Retrouvez dans Gallica les corpus d’artistes graveurs évoqués dans l’exposition «Baudelaire, la modernité mélancolique » actuellement présentée à la BnF.

Le Pont-au-change, gravure à l’eau-forte et à la pointe sèche de Charles Meryon, 1854
Si Charles Baudelaire, critique d’art averti et réputé, a passionément écrit sur la peinture, l’exposition que lui consacre la BnF permet d’explorer son rapport aux images dans leur multiplicité.

Glorifier le culte des images (ma grande, mon unique, ma primitive passion).

Mon cœur mis à nu (publication en 1881)

A son époque, le monde de l'estampe subit de profondes évolutions, avec l’émergence de nouvelles techniques comme la lithographie au début du 19e siècle ou le renouveau, dans les années 1860, de l’eau-forte, qui devient considérée comme un langage artistique à part entière. Par ailleurs, l’image imprimée connaît, malgré la concurrence de la photographie, une forme d’âge d’or. Elle est omniprésente: dans les journaux et les ouvrages illustrés ou sous forme de séries vendues séparément.  Elle peut servir de support à la caricature, la gravure de mode ou encore la vue topographique. 
 

L’image, dans l’esthétique de Baudelaire, offre un support à la rêverie, comme méditation sur ce qui est éloigné dans le temps ou l’espace,  pour « l’enfant amoureux de cartes et d’estampes »,  et une source d’inspiration et de curiosité  infinie pour l’amateur toujours en quête de modernité et de nouveauté. En ce sens, on peut dire que l’estampe réconcilie les figures du contemplateur et celle du flâneur épris du spectacle de la rue : deux pôles opposés et complémentaires de l’identité du poète.

Petite tâche 1 »
Traduisez en anglais cette phrase du texte sur Baudelaire et l'estampe : « Par ailleurs, l’image imprimée connaît, malgré la concurrence de la photographie, une forme d’âge d’or. »
Petite tâche 2 »
D'après le texte sur Baudelaire et l'estampe, répondez brièvement :
(a) Quelle nouvelle technique apparaît au début du 19e siècle ?
(b) Dans quelles années l'eau-forte connaît-elle un renouveau ?
(c) Quelles deux figures l'estampe réconcilie-t-elle ?
Petite tâche 3 »
Poursuivez le texte sur Baudelaire et l'estampe à partir de sa dernière phrase.

Matériel fourni »
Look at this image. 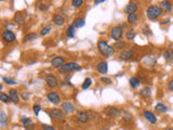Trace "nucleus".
<instances>
[{"label":"nucleus","mask_w":173,"mask_h":130,"mask_svg":"<svg viewBox=\"0 0 173 130\" xmlns=\"http://www.w3.org/2000/svg\"><path fill=\"white\" fill-rule=\"evenodd\" d=\"M97 49H98V51H100V53L102 54V56H106V58H110V56H113L114 53H115V47L109 46L108 43L104 40L98 41Z\"/></svg>","instance_id":"f257e3e1"},{"label":"nucleus","mask_w":173,"mask_h":130,"mask_svg":"<svg viewBox=\"0 0 173 130\" xmlns=\"http://www.w3.org/2000/svg\"><path fill=\"white\" fill-rule=\"evenodd\" d=\"M163 10L160 8V6H150L146 10V15L149 20H156L159 16H161Z\"/></svg>","instance_id":"f03ea898"},{"label":"nucleus","mask_w":173,"mask_h":130,"mask_svg":"<svg viewBox=\"0 0 173 130\" xmlns=\"http://www.w3.org/2000/svg\"><path fill=\"white\" fill-rule=\"evenodd\" d=\"M80 66L78 63L76 62H69V63H65L58 68V72L62 73V74H65V73H71V72H76V70H79Z\"/></svg>","instance_id":"7ed1b4c3"},{"label":"nucleus","mask_w":173,"mask_h":130,"mask_svg":"<svg viewBox=\"0 0 173 130\" xmlns=\"http://www.w3.org/2000/svg\"><path fill=\"white\" fill-rule=\"evenodd\" d=\"M110 36L115 41H119L122 39L123 36V30H122L121 26H115L110 29Z\"/></svg>","instance_id":"20e7f679"},{"label":"nucleus","mask_w":173,"mask_h":130,"mask_svg":"<svg viewBox=\"0 0 173 130\" xmlns=\"http://www.w3.org/2000/svg\"><path fill=\"white\" fill-rule=\"evenodd\" d=\"M15 39H16V36L15 34L12 32V30H9V29H4L2 32V40L6 43H14Z\"/></svg>","instance_id":"39448f33"},{"label":"nucleus","mask_w":173,"mask_h":130,"mask_svg":"<svg viewBox=\"0 0 173 130\" xmlns=\"http://www.w3.org/2000/svg\"><path fill=\"white\" fill-rule=\"evenodd\" d=\"M45 83H47L48 87L51 88V89H54L58 86V80L54 75H48L45 77Z\"/></svg>","instance_id":"423d86ee"},{"label":"nucleus","mask_w":173,"mask_h":130,"mask_svg":"<svg viewBox=\"0 0 173 130\" xmlns=\"http://www.w3.org/2000/svg\"><path fill=\"white\" fill-rule=\"evenodd\" d=\"M47 98H48V100L50 101L51 103H53V104H60L61 103V96H60V94L58 93H56V92H54V91H51V92H49V93L47 94Z\"/></svg>","instance_id":"0eeeda50"},{"label":"nucleus","mask_w":173,"mask_h":130,"mask_svg":"<svg viewBox=\"0 0 173 130\" xmlns=\"http://www.w3.org/2000/svg\"><path fill=\"white\" fill-rule=\"evenodd\" d=\"M61 110H62L65 114H71L76 111V107H75V105L71 104V103L64 102V103H62V105H61Z\"/></svg>","instance_id":"6e6552de"},{"label":"nucleus","mask_w":173,"mask_h":130,"mask_svg":"<svg viewBox=\"0 0 173 130\" xmlns=\"http://www.w3.org/2000/svg\"><path fill=\"white\" fill-rule=\"evenodd\" d=\"M137 9H139V7H137L136 2L130 1L126 7H124L123 11H124V13H127V14H131V13H135V12H136Z\"/></svg>","instance_id":"1a4fd4ad"},{"label":"nucleus","mask_w":173,"mask_h":130,"mask_svg":"<svg viewBox=\"0 0 173 130\" xmlns=\"http://www.w3.org/2000/svg\"><path fill=\"white\" fill-rule=\"evenodd\" d=\"M106 114L109 116V117H114V118H117L120 116V114H121V112H120V110L118 109V107H115V106H109L106 109Z\"/></svg>","instance_id":"9d476101"},{"label":"nucleus","mask_w":173,"mask_h":130,"mask_svg":"<svg viewBox=\"0 0 173 130\" xmlns=\"http://www.w3.org/2000/svg\"><path fill=\"white\" fill-rule=\"evenodd\" d=\"M49 115H50V117L54 118V119H62V118L64 117V112L58 109H52V110H50Z\"/></svg>","instance_id":"9b49d317"},{"label":"nucleus","mask_w":173,"mask_h":130,"mask_svg":"<svg viewBox=\"0 0 173 130\" xmlns=\"http://www.w3.org/2000/svg\"><path fill=\"white\" fill-rule=\"evenodd\" d=\"M77 120L79 123H81V124H86V123L89 122V119H90V115H89V113H87V112H84V111H80V112H78L77 113Z\"/></svg>","instance_id":"f8f14e48"},{"label":"nucleus","mask_w":173,"mask_h":130,"mask_svg":"<svg viewBox=\"0 0 173 130\" xmlns=\"http://www.w3.org/2000/svg\"><path fill=\"white\" fill-rule=\"evenodd\" d=\"M133 56H134V51H132V50H126V51H122L119 53V59L123 61L130 60Z\"/></svg>","instance_id":"ddd939ff"},{"label":"nucleus","mask_w":173,"mask_h":130,"mask_svg":"<svg viewBox=\"0 0 173 130\" xmlns=\"http://www.w3.org/2000/svg\"><path fill=\"white\" fill-rule=\"evenodd\" d=\"M22 123L24 125V128L26 130H34L35 129V124L32 119H29L28 117H22Z\"/></svg>","instance_id":"4468645a"},{"label":"nucleus","mask_w":173,"mask_h":130,"mask_svg":"<svg viewBox=\"0 0 173 130\" xmlns=\"http://www.w3.org/2000/svg\"><path fill=\"white\" fill-rule=\"evenodd\" d=\"M144 117L147 122H149L150 124H156L157 123V117L155 116V114L150 111H144Z\"/></svg>","instance_id":"2eb2a0df"},{"label":"nucleus","mask_w":173,"mask_h":130,"mask_svg":"<svg viewBox=\"0 0 173 130\" xmlns=\"http://www.w3.org/2000/svg\"><path fill=\"white\" fill-rule=\"evenodd\" d=\"M51 64L53 67L60 68L63 64H65V60L63 56H55V58H53V60H52Z\"/></svg>","instance_id":"dca6fc26"},{"label":"nucleus","mask_w":173,"mask_h":130,"mask_svg":"<svg viewBox=\"0 0 173 130\" xmlns=\"http://www.w3.org/2000/svg\"><path fill=\"white\" fill-rule=\"evenodd\" d=\"M96 69H97V72L102 75L107 74V72H108V65H107L106 62L102 61V62H100L97 65H96Z\"/></svg>","instance_id":"f3484780"},{"label":"nucleus","mask_w":173,"mask_h":130,"mask_svg":"<svg viewBox=\"0 0 173 130\" xmlns=\"http://www.w3.org/2000/svg\"><path fill=\"white\" fill-rule=\"evenodd\" d=\"M52 22L56 26H63L65 24V19L61 14H54L53 17H52Z\"/></svg>","instance_id":"a211bd4d"},{"label":"nucleus","mask_w":173,"mask_h":130,"mask_svg":"<svg viewBox=\"0 0 173 130\" xmlns=\"http://www.w3.org/2000/svg\"><path fill=\"white\" fill-rule=\"evenodd\" d=\"M160 8L162 9L165 12H171L172 11V3L170 0H163L160 2Z\"/></svg>","instance_id":"6ab92c4d"},{"label":"nucleus","mask_w":173,"mask_h":130,"mask_svg":"<svg viewBox=\"0 0 173 130\" xmlns=\"http://www.w3.org/2000/svg\"><path fill=\"white\" fill-rule=\"evenodd\" d=\"M9 96H10L11 101H12V102H14V103L19 102V93H17V91L15 89H11L10 91H9Z\"/></svg>","instance_id":"aec40b11"},{"label":"nucleus","mask_w":173,"mask_h":130,"mask_svg":"<svg viewBox=\"0 0 173 130\" xmlns=\"http://www.w3.org/2000/svg\"><path fill=\"white\" fill-rule=\"evenodd\" d=\"M163 58L167 62L173 63V49H168L163 52Z\"/></svg>","instance_id":"412c9836"},{"label":"nucleus","mask_w":173,"mask_h":130,"mask_svg":"<svg viewBox=\"0 0 173 130\" xmlns=\"http://www.w3.org/2000/svg\"><path fill=\"white\" fill-rule=\"evenodd\" d=\"M84 25H86V21H84V17H78V19H76L73 23V26L75 28H81V27H84Z\"/></svg>","instance_id":"4be33fe9"},{"label":"nucleus","mask_w":173,"mask_h":130,"mask_svg":"<svg viewBox=\"0 0 173 130\" xmlns=\"http://www.w3.org/2000/svg\"><path fill=\"white\" fill-rule=\"evenodd\" d=\"M37 36H38V35H37L36 33H28V34H26L25 36H24L23 41L24 43H29V41L35 40V39L37 38Z\"/></svg>","instance_id":"5701e85b"},{"label":"nucleus","mask_w":173,"mask_h":130,"mask_svg":"<svg viewBox=\"0 0 173 130\" xmlns=\"http://www.w3.org/2000/svg\"><path fill=\"white\" fill-rule=\"evenodd\" d=\"M14 22L17 24V25L23 26L24 23H25V19H24V16L21 14V13H16L14 16Z\"/></svg>","instance_id":"b1692460"},{"label":"nucleus","mask_w":173,"mask_h":130,"mask_svg":"<svg viewBox=\"0 0 173 130\" xmlns=\"http://www.w3.org/2000/svg\"><path fill=\"white\" fill-rule=\"evenodd\" d=\"M140 94H141V96H142V98H144V99L150 98V96H152V91H150V88H148V87L143 88V89L140 91Z\"/></svg>","instance_id":"393cba45"},{"label":"nucleus","mask_w":173,"mask_h":130,"mask_svg":"<svg viewBox=\"0 0 173 130\" xmlns=\"http://www.w3.org/2000/svg\"><path fill=\"white\" fill-rule=\"evenodd\" d=\"M127 21H128V23H130V24H135L137 21H139V16H137L136 13H131V14H128Z\"/></svg>","instance_id":"a878e982"},{"label":"nucleus","mask_w":173,"mask_h":130,"mask_svg":"<svg viewBox=\"0 0 173 130\" xmlns=\"http://www.w3.org/2000/svg\"><path fill=\"white\" fill-rule=\"evenodd\" d=\"M129 83H130V86L132 88H137L140 85H141V80H140L139 78H136V77H131L130 80H129Z\"/></svg>","instance_id":"bb28decb"},{"label":"nucleus","mask_w":173,"mask_h":130,"mask_svg":"<svg viewBox=\"0 0 173 130\" xmlns=\"http://www.w3.org/2000/svg\"><path fill=\"white\" fill-rule=\"evenodd\" d=\"M0 123H1V127L2 128H4V127L6 126V123H8V117H6V114L4 111L1 112V114H0Z\"/></svg>","instance_id":"cd10ccee"},{"label":"nucleus","mask_w":173,"mask_h":130,"mask_svg":"<svg viewBox=\"0 0 173 130\" xmlns=\"http://www.w3.org/2000/svg\"><path fill=\"white\" fill-rule=\"evenodd\" d=\"M76 28L74 27L73 25L69 26L68 28L66 29V36L68 37V38H73V37H75V33H76Z\"/></svg>","instance_id":"c85d7f7f"},{"label":"nucleus","mask_w":173,"mask_h":130,"mask_svg":"<svg viewBox=\"0 0 173 130\" xmlns=\"http://www.w3.org/2000/svg\"><path fill=\"white\" fill-rule=\"evenodd\" d=\"M51 30H52V24H49V25L45 26V27H43L42 29L40 30V35H41V36H45V35L49 34Z\"/></svg>","instance_id":"c756f323"},{"label":"nucleus","mask_w":173,"mask_h":130,"mask_svg":"<svg viewBox=\"0 0 173 130\" xmlns=\"http://www.w3.org/2000/svg\"><path fill=\"white\" fill-rule=\"evenodd\" d=\"M135 36H136V34H135V32H134V29H129L128 32H127V34H126V37H127V39L128 40H134V38H135Z\"/></svg>","instance_id":"7c9ffc66"},{"label":"nucleus","mask_w":173,"mask_h":130,"mask_svg":"<svg viewBox=\"0 0 173 130\" xmlns=\"http://www.w3.org/2000/svg\"><path fill=\"white\" fill-rule=\"evenodd\" d=\"M155 110H156L157 112H160V113H166V112H167V106H166L165 104H162V103H158V104L155 106Z\"/></svg>","instance_id":"2f4dec72"},{"label":"nucleus","mask_w":173,"mask_h":130,"mask_svg":"<svg viewBox=\"0 0 173 130\" xmlns=\"http://www.w3.org/2000/svg\"><path fill=\"white\" fill-rule=\"evenodd\" d=\"M92 85V80H91V78H86L84 79V83H82V89L84 90H87V89H89L90 88V86Z\"/></svg>","instance_id":"473e14b6"},{"label":"nucleus","mask_w":173,"mask_h":130,"mask_svg":"<svg viewBox=\"0 0 173 130\" xmlns=\"http://www.w3.org/2000/svg\"><path fill=\"white\" fill-rule=\"evenodd\" d=\"M0 100H1L3 103H9L11 101V98H10V96H8V94L1 92V93H0Z\"/></svg>","instance_id":"72a5a7b5"},{"label":"nucleus","mask_w":173,"mask_h":130,"mask_svg":"<svg viewBox=\"0 0 173 130\" xmlns=\"http://www.w3.org/2000/svg\"><path fill=\"white\" fill-rule=\"evenodd\" d=\"M2 81H3L4 83H6V85H16V80H14V79L12 78H8V77H2Z\"/></svg>","instance_id":"f704fd0d"},{"label":"nucleus","mask_w":173,"mask_h":130,"mask_svg":"<svg viewBox=\"0 0 173 130\" xmlns=\"http://www.w3.org/2000/svg\"><path fill=\"white\" fill-rule=\"evenodd\" d=\"M84 4V0H71V6L74 8H79Z\"/></svg>","instance_id":"c9c22d12"},{"label":"nucleus","mask_w":173,"mask_h":130,"mask_svg":"<svg viewBox=\"0 0 173 130\" xmlns=\"http://www.w3.org/2000/svg\"><path fill=\"white\" fill-rule=\"evenodd\" d=\"M114 47H115V49H123V48L126 47V43L122 40L116 41V45L114 46Z\"/></svg>","instance_id":"e433bc0d"},{"label":"nucleus","mask_w":173,"mask_h":130,"mask_svg":"<svg viewBox=\"0 0 173 130\" xmlns=\"http://www.w3.org/2000/svg\"><path fill=\"white\" fill-rule=\"evenodd\" d=\"M32 110H34V113L36 114L37 116L39 115V113H40V111H41V106L40 105H34V106H32Z\"/></svg>","instance_id":"4c0bfd02"},{"label":"nucleus","mask_w":173,"mask_h":130,"mask_svg":"<svg viewBox=\"0 0 173 130\" xmlns=\"http://www.w3.org/2000/svg\"><path fill=\"white\" fill-rule=\"evenodd\" d=\"M101 81H102L103 83H105V85H110L111 83V79L108 78V77H102V78H101Z\"/></svg>","instance_id":"58836bf2"},{"label":"nucleus","mask_w":173,"mask_h":130,"mask_svg":"<svg viewBox=\"0 0 173 130\" xmlns=\"http://www.w3.org/2000/svg\"><path fill=\"white\" fill-rule=\"evenodd\" d=\"M41 128L43 130H55V128L52 126H50V125H45V124H42L41 125Z\"/></svg>","instance_id":"ea45409f"},{"label":"nucleus","mask_w":173,"mask_h":130,"mask_svg":"<svg viewBox=\"0 0 173 130\" xmlns=\"http://www.w3.org/2000/svg\"><path fill=\"white\" fill-rule=\"evenodd\" d=\"M122 119L123 120H126V122H130L131 119H132V116H131V114H129V113H124V117H122Z\"/></svg>","instance_id":"a19ab883"},{"label":"nucleus","mask_w":173,"mask_h":130,"mask_svg":"<svg viewBox=\"0 0 173 130\" xmlns=\"http://www.w3.org/2000/svg\"><path fill=\"white\" fill-rule=\"evenodd\" d=\"M168 89H169V91L173 92V78L169 81V83H168Z\"/></svg>","instance_id":"79ce46f5"},{"label":"nucleus","mask_w":173,"mask_h":130,"mask_svg":"<svg viewBox=\"0 0 173 130\" xmlns=\"http://www.w3.org/2000/svg\"><path fill=\"white\" fill-rule=\"evenodd\" d=\"M22 98H23L24 101H27L29 99V93H26V92H23L22 93Z\"/></svg>","instance_id":"37998d69"},{"label":"nucleus","mask_w":173,"mask_h":130,"mask_svg":"<svg viewBox=\"0 0 173 130\" xmlns=\"http://www.w3.org/2000/svg\"><path fill=\"white\" fill-rule=\"evenodd\" d=\"M39 9H40L41 11H45V10H48V6H47V4L41 3L40 6H39Z\"/></svg>","instance_id":"c03bdc74"},{"label":"nucleus","mask_w":173,"mask_h":130,"mask_svg":"<svg viewBox=\"0 0 173 130\" xmlns=\"http://www.w3.org/2000/svg\"><path fill=\"white\" fill-rule=\"evenodd\" d=\"M149 28H147V27H146V28H144V34H145V35H148V36H150V35H152V32H149Z\"/></svg>","instance_id":"a18cd8bd"},{"label":"nucleus","mask_w":173,"mask_h":130,"mask_svg":"<svg viewBox=\"0 0 173 130\" xmlns=\"http://www.w3.org/2000/svg\"><path fill=\"white\" fill-rule=\"evenodd\" d=\"M62 85H64V86H71V81H69L68 79H66V80L63 81Z\"/></svg>","instance_id":"49530a36"},{"label":"nucleus","mask_w":173,"mask_h":130,"mask_svg":"<svg viewBox=\"0 0 173 130\" xmlns=\"http://www.w3.org/2000/svg\"><path fill=\"white\" fill-rule=\"evenodd\" d=\"M105 0H94V3L95 4H100V3H102V2H104Z\"/></svg>","instance_id":"de8ad7c7"},{"label":"nucleus","mask_w":173,"mask_h":130,"mask_svg":"<svg viewBox=\"0 0 173 130\" xmlns=\"http://www.w3.org/2000/svg\"><path fill=\"white\" fill-rule=\"evenodd\" d=\"M166 130H173V129H169V128H167V129H166Z\"/></svg>","instance_id":"09e8293b"},{"label":"nucleus","mask_w":173,"mask_h":130,"mask_svg":"<svg viewBox=\"0 0 173 130\" xmlns=\"http://www.w3.org/2000/svg\"><path fill=\"white\" fill-rule=\"evenodd\" d=\"M1 1H4V0H1Z\"/></svg>","instance_id":"8fccbe9b"}]
</instances>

Résultat final 1 »
Moreover, despite competition from photography, the printed image enjoys a kind of golden age.

Résultat final 2 »
(a) La lithographie.
(b) Dans les années 1860.
(c) Le contemplateur et le flâneur épris du spectacle de la rue.

Résultat final 3 »
 [Le Bon samaritain], lithographie à la plume de Rodolphe Bresdin (détail) , 1861

Pour l’enfant, amoureux de cartes et d’estampes, l’univers est égal à son vaste appétit. Ah ! Que le monde est grand à la clarté des lampes !

 « Le Voyage », dans Les Fleurs du mal, édition de 1861
 

Suivons donc Charles Baudelaire au gré d’une petite promenade dans les fonds numérisés du département des Estampes et de la photographie de la BnF, à travers les œuvres d’artistes qu’il a admirés, défendus et parfois côtoyés.

Noirceur et mélancolie : les graveurs du Spleen

Dans le poème « Les Phares », Baudelaire s’abandonne à la contemplation d’œuvres d’artistes du temps passé dont il invoque les noms. Chacun des onze quatrains reproduit l’univers de l’artiste en une forme d’hommage.
Les strophes consacrées à Rembrandt et Goya font plus particulièrement référence à l’estampe. Chez ces deux peintres-graveurs, Baudelaire met en avant une mélancolie qui semble rejoindre la sienne.

Rembrandt, triste hôpital tout rempli de murmures,
Et d’un grand crucifix décoré seulement,
Où la prière en pleurs s’exhale des ordures,
Et d’un rayon d’hiver traversé brusquement ; 

Les Trois croix, gravure à la pointe sèche de Rembrandt,  1653 

Le rayon de lumière intense, véritable trait  qui divise la scène évoqué par Baudelaire est un effet de clair-obscur caractéristique de l’œuvre gravé de Rembrandt, présent dans plusieurs estampes célèbres (La Résurrection de Lazare, La pièce de cent florins).

Découvrir l’œuvre de Rembrandt dans Gallica 

Chez Goya, Baudelaire évoque la série satirique des Caprices (1797-1799) qui, comme les Fleurs du Mal, fit scandale à sa parution : 80 planches assorties chacune d’un commentaire produisent une réflexion souvent ouverte sur les principales tares et vices humains : bêtise, corruption, aveuglement et mensonge…De cette série d’une noirceur grinçante, Baudelaire semble décrire successivement  les planches n° 43 (Le sommeil de la raison engendre des monstres, 19  (Tous tomberont)  et  55 (Jusqu’à la mort).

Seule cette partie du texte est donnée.